The nonce prevents replay attacks. Each transaction should have a different nonce, and once a transaction with a specific nonce has been executed it should not be possible to execute that transaction again.

Signature Replay in Multisig Transactions

Replay attacks are among the most consistently exploited vulnerability classes in multisig systems. The attack surface splits into two categories: cross-chain replay and same-chain replay.

Cross-Chain Replay

Each EIP-712 signature includes a domain containing: name, version, chainId, verifyingContract, and optionally a salt. Without a chainId binding, a signature valid on Ethereum mainnet can be replayed on any EVM-compatible fork or L2 where the same contract address exists—a real risk for protocols that deploy deterministically via CREATE2.

EIP-712 solved the core problem by introducing typed structured data (human-readable fields), domain separation (preventing cross-application replay), and standardized encoding (ensuring consistent cryptographic properties).

Safe’s domainSeparator is computed as:

// EIP-712 domain separator for Safe
bytes32 public constant DOMAIN_SEPARATOR_TYPEHASH =
    keccak256("EIP712Domain(uint256 chainId,address verifyingContract)");

function domainSeparator() public view returns (bytes32) {
    return keccak256(
        abi.encode(
            DOMAIN_SEPARATOR_TYPEHASH,
            block.chainid,
            address(this)
        )
    );
}

Note that Safe intentionally excludes name and version from the domain separator but binds to chainId and verifyingContract. This means:

Signatures are always Safe-specific (no cross-contract replay).
Signatures cannot be replayed cross-chain.
However, if you sign a transaction with a stale nonce and it has not yet been executed, it remains valid until consumed.

Signature Malleability

The Elliptic Curve Digital Signature Algorithm (ECDSA) employed by Ethereum is vulnerable to signature malleability attacks. An attacker can modify specific parts of a signature without access to the private key, creating a new valid signature corresponding to the original message.

Due to ECDSA signature malleability, an attacker can produce a second valid signature from any existing one by flipping the s value. Track by message hash instead, or better yet, use nonces which inherently prevent replay regardless of malleability. Safe addresses this by consuming the nonce on each execution, making malleability a non-issue for executed transactions—but custom modules that do not implement replay protection are a separate risk.

Module-Level Replay

Modules need to implement their own replay protection. This is a critical but frequently overlooked requirement. Any module that accepts off-chain signatures to authorize transactions without an internal nonce or deadline can be drained by replaying any previously collected valid signature set.

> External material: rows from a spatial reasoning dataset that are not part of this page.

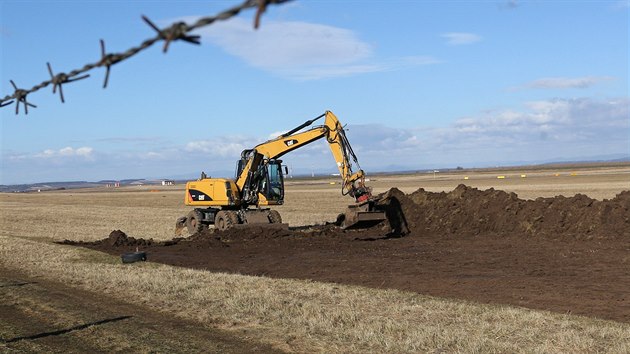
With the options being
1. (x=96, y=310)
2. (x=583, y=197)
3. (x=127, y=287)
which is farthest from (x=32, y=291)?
(x=583, y=197)

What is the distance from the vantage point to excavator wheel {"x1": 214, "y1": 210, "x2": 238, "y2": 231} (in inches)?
1124

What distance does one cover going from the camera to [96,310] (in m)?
12.4

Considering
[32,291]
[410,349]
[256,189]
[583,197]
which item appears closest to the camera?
[410,349]

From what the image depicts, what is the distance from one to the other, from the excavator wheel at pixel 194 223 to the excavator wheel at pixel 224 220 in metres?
1.06

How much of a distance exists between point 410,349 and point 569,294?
5.34m

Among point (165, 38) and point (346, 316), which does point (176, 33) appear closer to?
point (165, 38)

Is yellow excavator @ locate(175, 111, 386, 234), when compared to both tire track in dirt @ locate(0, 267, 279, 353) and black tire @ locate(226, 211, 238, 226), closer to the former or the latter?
black tire @ locate(226, 211, 238, 226)

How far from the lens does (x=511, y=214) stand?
2605cm

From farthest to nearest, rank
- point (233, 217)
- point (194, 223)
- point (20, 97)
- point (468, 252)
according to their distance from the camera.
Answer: point (194, 223) → point (233, 217) → point (468, 252) → point (20, 97)

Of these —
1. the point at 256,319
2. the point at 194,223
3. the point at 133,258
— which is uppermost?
the point at 194,223

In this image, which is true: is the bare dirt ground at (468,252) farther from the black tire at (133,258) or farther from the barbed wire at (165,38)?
the barbed wire at (165,38)

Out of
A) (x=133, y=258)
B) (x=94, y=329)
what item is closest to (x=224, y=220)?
(x=133, y=258)

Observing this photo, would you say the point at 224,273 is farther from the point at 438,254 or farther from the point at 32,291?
Result: the point at 438,254

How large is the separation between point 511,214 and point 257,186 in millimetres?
10005
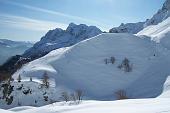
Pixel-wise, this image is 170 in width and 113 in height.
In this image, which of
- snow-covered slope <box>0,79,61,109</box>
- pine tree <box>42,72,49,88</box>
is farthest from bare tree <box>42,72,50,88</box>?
snow-covered slope <box>0,79,61,109</box>

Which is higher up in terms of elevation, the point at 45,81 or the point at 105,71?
the point at 105,71

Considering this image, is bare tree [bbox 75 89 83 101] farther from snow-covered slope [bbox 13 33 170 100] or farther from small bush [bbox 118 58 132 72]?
small bush [bbox 118 58 132 72]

The standard fix is a full EIP-712 + nonce + deadline stack:

// Minimal replay-safe module signature verification
contract SafeModule {
    bytes32 public constant MODULE_TYPEHASH = keccak256(
        "ModuleExec(address to,uint256 value,bytes data,uint256 nonce,uint256 deadline)"
    );

    mapping(address => uint256) public nonces;

    function executeWithSig(
        address safe,
        address to,
        uint256 value,
        bytes calldata data,
        uint256 deadline,
        bytes calldata signature
    ) external {
        require(block.timestamp <= deadline, "Signature expired");

        bytes32 structHash = keccak256(
            abi.encode(
                MODULE_TYPEHASH,
                to, value, keccak256(data),
                nonces[safe]++,
                deadline
            )
        );
        bytes32 digest = _hashTypedData(structHash);
        address recovered = ECDSA.recover(digest, signature);
        require(isSafeOwner(safe, recovered), "Unauthorized");

        ISafe(safe).execTransactionFromModule(to, value, data, 0);
    }
}

`DELEGATECALL` Risks in Safe Modules

DELEGATECALL is Safe’s most powerful—and most dangerous—execution mode. It executes external code inside the Safe’s own storage context.

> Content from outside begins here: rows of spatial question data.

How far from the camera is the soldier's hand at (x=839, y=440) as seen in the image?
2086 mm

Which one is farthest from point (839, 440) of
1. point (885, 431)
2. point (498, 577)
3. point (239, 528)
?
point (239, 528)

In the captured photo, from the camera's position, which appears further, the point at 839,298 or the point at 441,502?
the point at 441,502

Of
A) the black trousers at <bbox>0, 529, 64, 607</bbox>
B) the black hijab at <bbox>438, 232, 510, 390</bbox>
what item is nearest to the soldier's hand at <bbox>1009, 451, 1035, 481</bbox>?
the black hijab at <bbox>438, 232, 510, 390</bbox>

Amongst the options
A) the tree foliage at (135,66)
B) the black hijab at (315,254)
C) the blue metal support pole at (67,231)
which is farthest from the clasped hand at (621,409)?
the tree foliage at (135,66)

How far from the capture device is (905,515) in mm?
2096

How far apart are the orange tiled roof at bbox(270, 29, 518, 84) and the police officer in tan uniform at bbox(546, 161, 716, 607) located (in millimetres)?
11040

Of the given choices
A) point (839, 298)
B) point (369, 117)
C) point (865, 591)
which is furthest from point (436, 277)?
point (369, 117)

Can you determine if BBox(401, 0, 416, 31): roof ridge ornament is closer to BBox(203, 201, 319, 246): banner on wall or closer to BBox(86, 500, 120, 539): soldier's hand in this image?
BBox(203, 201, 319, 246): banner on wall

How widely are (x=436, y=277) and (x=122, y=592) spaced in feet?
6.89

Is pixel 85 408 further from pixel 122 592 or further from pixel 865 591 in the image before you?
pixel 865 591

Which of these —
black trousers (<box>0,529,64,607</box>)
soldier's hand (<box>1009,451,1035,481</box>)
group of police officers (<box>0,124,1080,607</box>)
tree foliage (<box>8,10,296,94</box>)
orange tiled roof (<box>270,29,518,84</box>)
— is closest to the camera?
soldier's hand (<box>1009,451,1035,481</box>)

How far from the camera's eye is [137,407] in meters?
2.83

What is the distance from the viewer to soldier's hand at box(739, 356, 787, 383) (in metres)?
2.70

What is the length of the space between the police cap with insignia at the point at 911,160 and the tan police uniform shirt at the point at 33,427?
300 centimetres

While most wallet contracts only support CALL operations, adding DELEGATECALL operations allows enhancement of the wallet’s functionality without updating its code. As a DELEGATECALL is executed in the context of the wallet contract, it can potentially mutate the state of the wallet (like changing owners) and therefore should only be used with known, trusted contracts.

The Bybit hack of February 2025 is the definitive production demonstration of what happens when this invariant is violated. On 21st February 2025, Bybit suffered the largest cryptocurrency theft ever recorded, with more than $1.4 billion in assets drained from its cold wallet. The attack compromised the transaction approval process by altering what Bybit’s signers saw when approving a cold wallet transaction, causing them to unknowingly authorize a transaction that resulted in a loss of funds.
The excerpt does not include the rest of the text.